O livro O Olho de Tebas contém poemas diversificados em suas temáticas. Divide-se em quatro partes: das cismas, dos sonhos, do tempo, da morte. Alguns de seus aspectos mais significativos nos dizem de um mundo fragmentado entre a solidão, a escuridão, o medo, a morte ou a efemeridade da vida. Acoplado a tudo isso, um tom melancólico, místico e intimista.

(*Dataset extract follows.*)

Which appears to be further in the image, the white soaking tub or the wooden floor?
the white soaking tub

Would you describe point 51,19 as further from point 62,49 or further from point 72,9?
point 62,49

Ao mesmo tempo em que fala de “muralhas e amores em desintegrações” direciona seus versos para os que tiveram sua liberdade privada, quer nas ditaduras, quer na escravidão negra, mas também branca, referindo-se a todos os injustiçados da raça humana: canto o quanto canso/o quanto bebo/bebo à vitória/dos que já foram/presos/num passado/onde habita um dita-dor/em estado de permanência/continência/já era/havia noutra era/em mim um pássaro/à procura de livra-se/porque li-ber-da-de/era uma meta/não uma opção:/o escravizado negro/o branco/escravizado/canto o quanto canso/o quanto/bebo aos meus e aos mais/que já foram/amar em outras dimensões.

Não tenho dúvidas de que O Olho de Tebas é uma criação poética na dimensão simbolista. O poeta que em José Netto floresceu, mesmo em meio ao conflito pessoal, possui fértil campo para criação Poética.

Nilze Costa e Silva
Escritora Pós-graduada em Teoria da Literatura.